Abusive Restraint Practices in IMD

Stories

Disability Rights California confirmed a pattern of excessive and abusive restraint practices at a large locked nursing home serving individuals with psychiatric disabilities.  Most of the residents lacked insight into their serious condition and were placed at the facility by publicly appointed conservators or the courts.  Several years earlier, Disability Rights California had negotiated an access agreement with the facility’s corporate entity when denied access to records and residents after receiving numerous reports and then witnessing incidents of resident abuse. 

Residents described being restrained face forward into the wall and then suspended in the air several feet off the ground.  Residents were then suddenly dropped, causing them to fall to the floor.  Staff then lifted the residents up, slamming them again against the wall and suspending them several feet off the ground only to then drop them again.  This sequence of suspended wall restraint and then dropping was repeated multiple times during each restraint event.  Residents also described staff kicking their legs so far apart during wall restraints as to cause lasting groin pain.
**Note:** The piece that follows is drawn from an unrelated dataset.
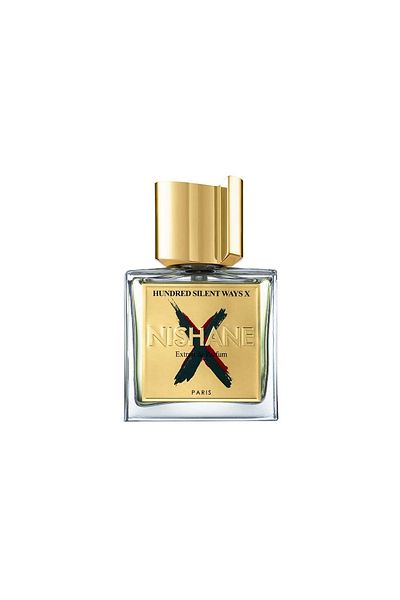 Nishane Nishane Hundred Silent Ways X Extrait Eau de Parfum 100ml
Facility staff did not dispute the residents’ description of the restraint techniques but claimed they were necessary and complied with the restraint training program principles, a claim disputed by the training program.  Disability Rights California providing counseling to residents on how to file complaints with the department of state licensing.  Disability Rights California also met a number of times with facility and corporate leadership.  Eventually, all staff were retrained in proper restraint techniques, the facility administrator was replaced, and involved staff were terminated.